[Dataset records]
'''
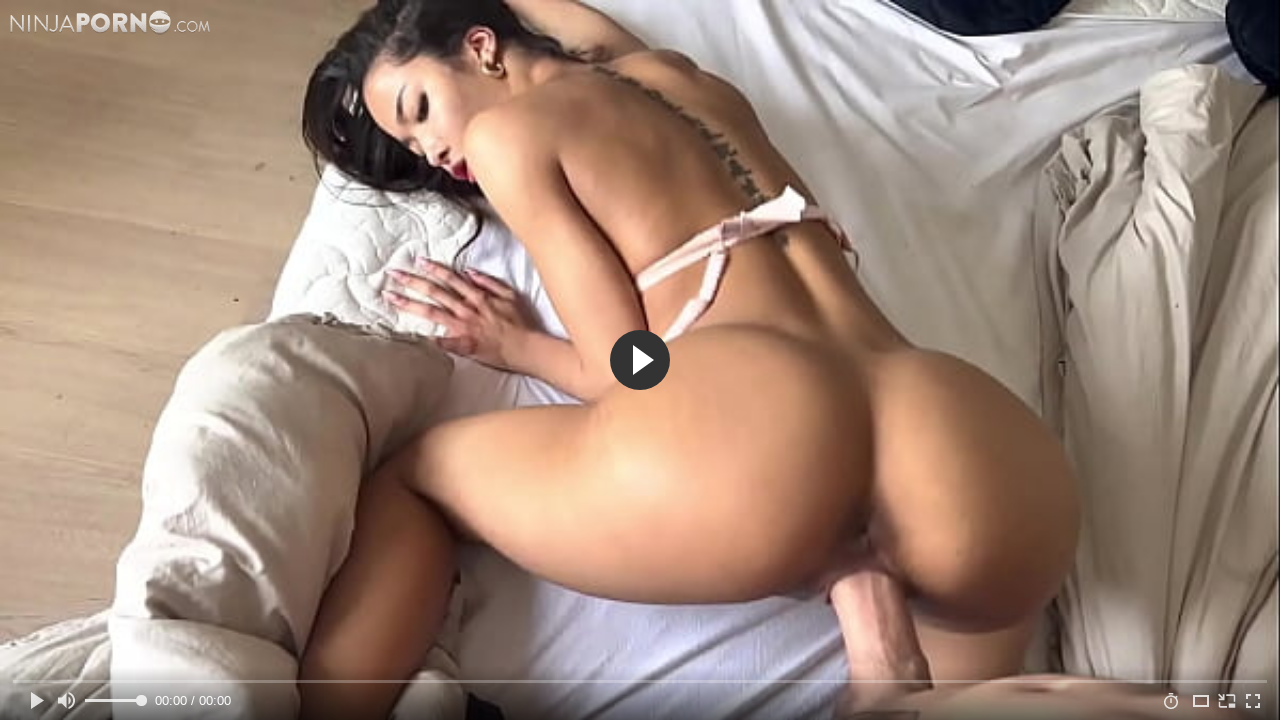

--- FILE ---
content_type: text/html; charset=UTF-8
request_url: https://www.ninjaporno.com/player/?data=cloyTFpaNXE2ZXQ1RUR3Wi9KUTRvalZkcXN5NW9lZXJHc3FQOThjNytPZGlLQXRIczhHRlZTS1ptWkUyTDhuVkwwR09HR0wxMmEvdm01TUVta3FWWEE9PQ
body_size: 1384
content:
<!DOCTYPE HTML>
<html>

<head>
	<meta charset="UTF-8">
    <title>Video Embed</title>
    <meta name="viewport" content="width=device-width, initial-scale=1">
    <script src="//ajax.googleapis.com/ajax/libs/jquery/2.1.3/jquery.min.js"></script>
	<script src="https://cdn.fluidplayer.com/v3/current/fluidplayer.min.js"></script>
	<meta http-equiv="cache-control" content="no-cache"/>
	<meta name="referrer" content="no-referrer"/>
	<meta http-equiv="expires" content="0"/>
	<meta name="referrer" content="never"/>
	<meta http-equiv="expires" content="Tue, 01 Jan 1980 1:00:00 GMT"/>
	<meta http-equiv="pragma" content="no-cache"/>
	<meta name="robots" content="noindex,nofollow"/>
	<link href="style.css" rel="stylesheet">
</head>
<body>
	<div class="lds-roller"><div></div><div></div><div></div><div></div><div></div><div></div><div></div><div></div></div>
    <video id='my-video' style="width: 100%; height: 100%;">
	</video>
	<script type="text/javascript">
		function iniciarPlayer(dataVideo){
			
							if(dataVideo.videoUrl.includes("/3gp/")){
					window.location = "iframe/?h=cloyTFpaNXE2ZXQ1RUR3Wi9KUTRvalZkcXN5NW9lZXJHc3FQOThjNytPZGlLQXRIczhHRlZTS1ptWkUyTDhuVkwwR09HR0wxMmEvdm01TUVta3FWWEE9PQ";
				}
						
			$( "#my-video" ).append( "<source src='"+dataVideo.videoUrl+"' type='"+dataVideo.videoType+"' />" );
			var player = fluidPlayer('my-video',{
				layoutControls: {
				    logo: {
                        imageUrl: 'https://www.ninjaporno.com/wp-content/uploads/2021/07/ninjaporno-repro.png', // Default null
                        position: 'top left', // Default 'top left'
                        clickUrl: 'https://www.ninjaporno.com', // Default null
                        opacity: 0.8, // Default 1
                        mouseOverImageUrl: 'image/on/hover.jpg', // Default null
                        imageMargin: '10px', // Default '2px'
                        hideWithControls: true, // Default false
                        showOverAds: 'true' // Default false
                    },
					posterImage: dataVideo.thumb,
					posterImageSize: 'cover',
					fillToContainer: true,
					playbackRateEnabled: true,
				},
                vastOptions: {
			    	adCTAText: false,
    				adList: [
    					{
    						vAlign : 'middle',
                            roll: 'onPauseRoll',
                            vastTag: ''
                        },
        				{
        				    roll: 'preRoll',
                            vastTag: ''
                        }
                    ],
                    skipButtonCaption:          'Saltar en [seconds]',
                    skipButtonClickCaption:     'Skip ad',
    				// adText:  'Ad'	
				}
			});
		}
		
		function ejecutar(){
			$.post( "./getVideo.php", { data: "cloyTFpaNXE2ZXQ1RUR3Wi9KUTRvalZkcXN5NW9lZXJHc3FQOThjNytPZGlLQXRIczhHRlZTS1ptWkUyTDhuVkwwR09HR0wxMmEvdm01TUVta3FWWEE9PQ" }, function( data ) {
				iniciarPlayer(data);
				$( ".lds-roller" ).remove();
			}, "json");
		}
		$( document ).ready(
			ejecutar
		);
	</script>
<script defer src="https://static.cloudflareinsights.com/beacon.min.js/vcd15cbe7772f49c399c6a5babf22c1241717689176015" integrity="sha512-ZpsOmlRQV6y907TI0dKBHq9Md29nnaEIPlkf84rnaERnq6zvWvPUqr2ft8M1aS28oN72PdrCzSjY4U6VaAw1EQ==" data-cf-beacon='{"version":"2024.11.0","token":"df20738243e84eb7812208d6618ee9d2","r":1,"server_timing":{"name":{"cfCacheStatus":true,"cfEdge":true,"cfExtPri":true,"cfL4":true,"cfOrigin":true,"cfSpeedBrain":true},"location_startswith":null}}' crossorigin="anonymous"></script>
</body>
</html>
'''
'''
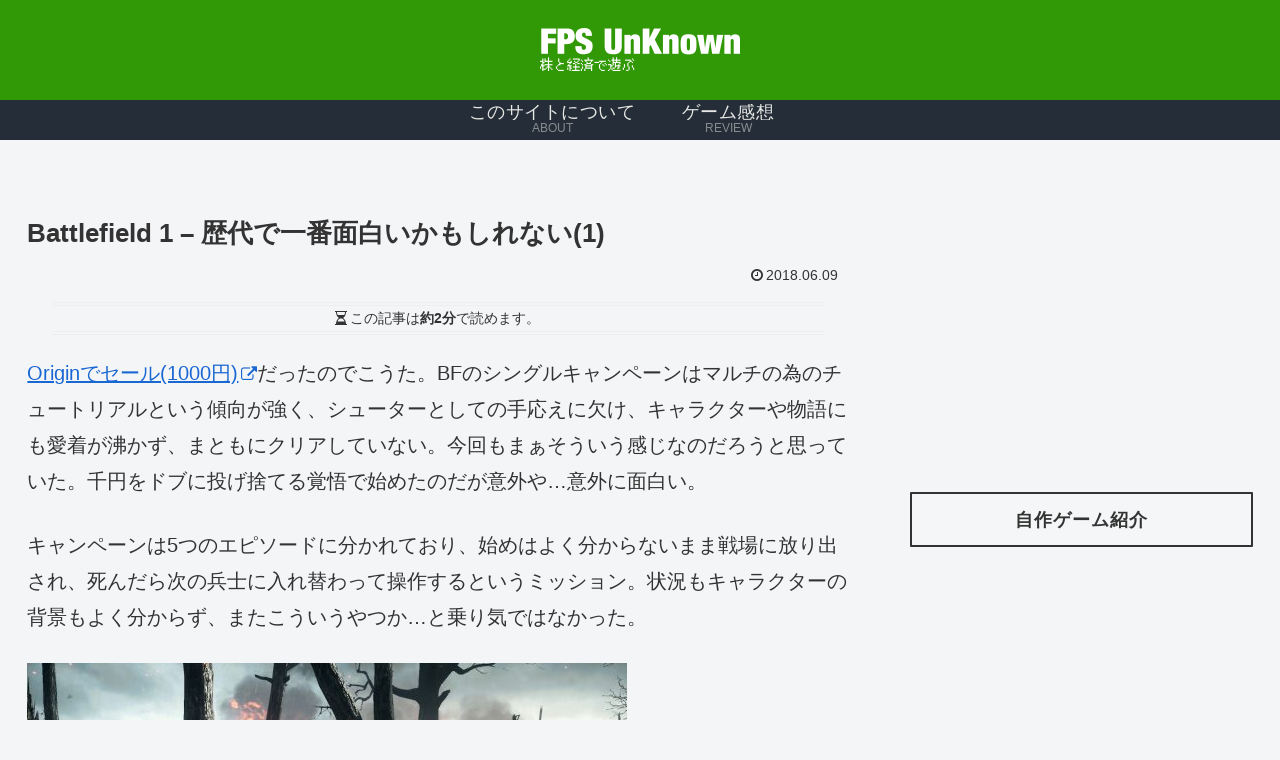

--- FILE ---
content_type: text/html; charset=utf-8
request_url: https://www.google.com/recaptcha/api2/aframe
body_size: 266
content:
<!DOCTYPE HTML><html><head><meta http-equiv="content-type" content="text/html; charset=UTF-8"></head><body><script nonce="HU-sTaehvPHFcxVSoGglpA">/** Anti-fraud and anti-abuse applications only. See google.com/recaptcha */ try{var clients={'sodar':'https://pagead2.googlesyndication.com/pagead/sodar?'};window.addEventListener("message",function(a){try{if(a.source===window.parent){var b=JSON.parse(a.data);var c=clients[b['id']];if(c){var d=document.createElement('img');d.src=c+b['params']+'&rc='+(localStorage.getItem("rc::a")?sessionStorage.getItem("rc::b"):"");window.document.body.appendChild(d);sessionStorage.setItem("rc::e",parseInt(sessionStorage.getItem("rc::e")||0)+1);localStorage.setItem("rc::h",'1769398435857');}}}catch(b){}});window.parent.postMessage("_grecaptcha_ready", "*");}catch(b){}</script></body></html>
'''
'''
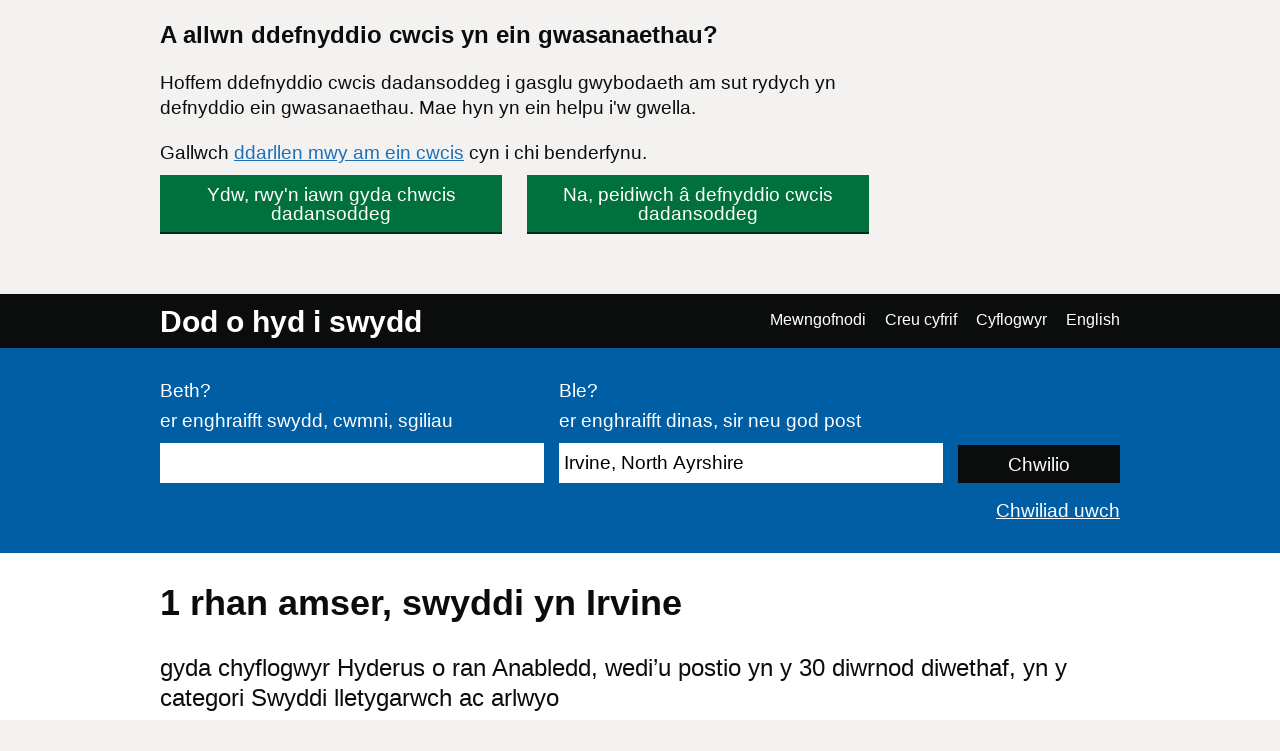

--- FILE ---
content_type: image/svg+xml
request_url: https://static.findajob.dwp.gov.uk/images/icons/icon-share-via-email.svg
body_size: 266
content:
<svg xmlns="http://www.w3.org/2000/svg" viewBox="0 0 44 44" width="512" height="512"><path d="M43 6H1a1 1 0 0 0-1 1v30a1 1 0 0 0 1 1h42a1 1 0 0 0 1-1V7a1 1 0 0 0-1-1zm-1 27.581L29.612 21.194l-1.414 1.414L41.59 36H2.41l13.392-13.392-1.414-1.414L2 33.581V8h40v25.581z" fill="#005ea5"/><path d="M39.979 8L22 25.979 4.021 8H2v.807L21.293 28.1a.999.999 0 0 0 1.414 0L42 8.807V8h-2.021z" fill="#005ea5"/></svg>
'''
## What the task asks:
Pull together all lines from the data that mention the word "null".

## Task output:
                        imageUrl: 'https://www.ninjaporno.com/wp-content/uploads/2021/07/ninjaporno-repro.png', // Default null
                        clickUrl: 'https://www.ninjaporno.com', // Default null
                        mouseOverImageUrl: 'image/on/hover.jpg', // Default null
<script defer src="https://static.cloudflareinsights.com/beacon.min.js/vcd15cbe7772f49c399c6a5babf22c1241717689176015" integrity="sha512-ZpsOmlRQV6y907TI0dKBHq9Md29nnaEIPlkf84rnaERnq6zvWvPUqr2ft8M1aS28oN72PdrCzSjY4U6VaAw1EQ==" data-cf-beacon='{"version":"2024.11.0","token":"df20738243e84eb7812208d6618ee9d2","r":1,"server_timing":{"name":{"cfCacheStatus":true,"cfEdge":true,"cfExtPri":true,"cfL4":true,"cfOrigin":true,"cfSpeedBrain":true},"location_startswith":null}}' crossorigin="anonymous"></script>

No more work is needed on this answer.